Major media report today that John McAfee died in prison in Spain, commiting suicide while awaiting extradition to the United States for various charges around fraud and tax evasion.

 

Most people know McAfee best as the pioneer of his branded desktop cybersecurity software, but cryptocurrency fans also know him as one of the leading proponents of Bitcoin in the past few years.

 

At Coindesk, Nathaniel Whittemore writes a lengthy and passionate eulogy to this departed individual that has some pretty hair-raising elements to it

 

First of all, Whittemore covers why people some people consider McAfee to have been a shady character.

“(McAfee said July 17, 2017 that) if Bitcoin wasn’t $500 thousand within three years, he would ‘eat his **** on national television,’” Whittemore writes. “A few months later he doubled down, saying: ‘When I predicted bitcoin at $500 thousand by the end of 2020, it used a model that predicted $5000 at the end of 2017. BTC has accelerated much faster than my model assumptions.
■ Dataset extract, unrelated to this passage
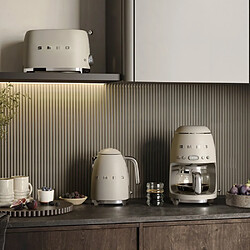 Bouilloire sans fil 1.7l 2400w beige lin - KLF03MLMEU - SMEG pas cher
I now predict bitcoin at $1 million by the end of 2020.’ … Unsurprisingly, as a wave of people got absolutely wrecked thanks to shillers like McAfee, the SEC didn’t stay quiet for long. McAfee started moving into a new phase – staying on the move via his boat and tweeting to his more than million followers.”

When you think about how people usually approach financial advice, you can see that McAfee didn’t have the kinds of redlines that most of us do. Where the magnate may have went wrong, aside from saying he would eat portions of his own genitals in the event of certain Bitcoin price declines, is that he didn’t qualify his predictions with any number of the standard qualifications people use to keep themselves out of trouble.

 

However, another detail in Whittemore’s story is also disturbing.

 

It’s not surprising that many Internet posters would believe that McAfee’s apparent suicide was a conspiracy, given the context.

 

What’s strange is that John McAfee reportedly started telling people that his suicide would be staged as early as 2019, and even got the evidence on his arm.

 

Here’s the text of McAfee’s tweet: “Getting subtle messages from U.S. officials saying, in effect: ‘We’re coming for you McAfee! We’re going to kill yourself.’ I got a tattoo today just in case. If I suicide myself, I didn’t. I was whackd. Check my right arm. $WHACKD available only on http://McAfeedex.com:)”

On the other hand, stories like this one at RT suggest McAfee might have been despondent over his lack of funds, although his reported statement (I regret nothing!) doesn’t sound remotely suicidal.

So did McAfee kill himself? Or did he get whacked?

Look for all of this to play out in a postmortem of McAfee’s life, not only as a person, but as an unusually shaped cog in the global cryptocurrency economic system.